The one thing you can leave alone on your camera for most cat photos when you are taking candid pictures is Auto Focus, or AF for short. It’s so easy that you could say it AF makes a cat yawn, or at least Toulouse thinks so (see further down!)
There are two types of auto focus. Single, and Continuous. Both work brilliantly for those of us learning to use our cameras properly.
Why Use Auto Focus?
Why, if you have a fancy camera that you paid good money for, would you leave something like the focusing to your camera. Don’t you want complete control of everything?

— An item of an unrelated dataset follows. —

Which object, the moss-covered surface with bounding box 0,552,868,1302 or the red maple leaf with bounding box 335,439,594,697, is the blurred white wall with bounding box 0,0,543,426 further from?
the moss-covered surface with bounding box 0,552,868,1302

Honestly? I am not so sure. Even the most basic DSLR camera these days has very sophisticated focusing systems. These systems will help you take better pictures than your eye sight alone and, while you are exploring other areas of photography, I would not worry about focusing if the camera is ready to help.
Your camera may be set up to focus on a central point in a basic grid. This can be changed but while practising, keeping the central point over your cat’s eye is great practice, so let’s take a look at the two basic types of focus you will use.
You press the shutter half way down to focus and while you finger stays in this position the camera will stay focused on your subject until you take the picture.
Continuous (Active) Focus
The camera stays focused on the spot you have selected for several shots doing its best to keep your photo sharp. On my Canon camera, this is the AI Servo mode and on a Nikon this is AF-C.
The photo of Toulouse yawning was part of a series of 6 taken very quickly using Continuous Focus. This photo was taken moments before.
There will be times when you need to use manual focus for for the new photographer and beginner, having the help a good camera can give you is fantastic so make the most of it.
- Check the manual on your own camera to find the right focus setting and how to change it. Your manual is your best friend as a beginner.
I am so happy my camera focuses for me!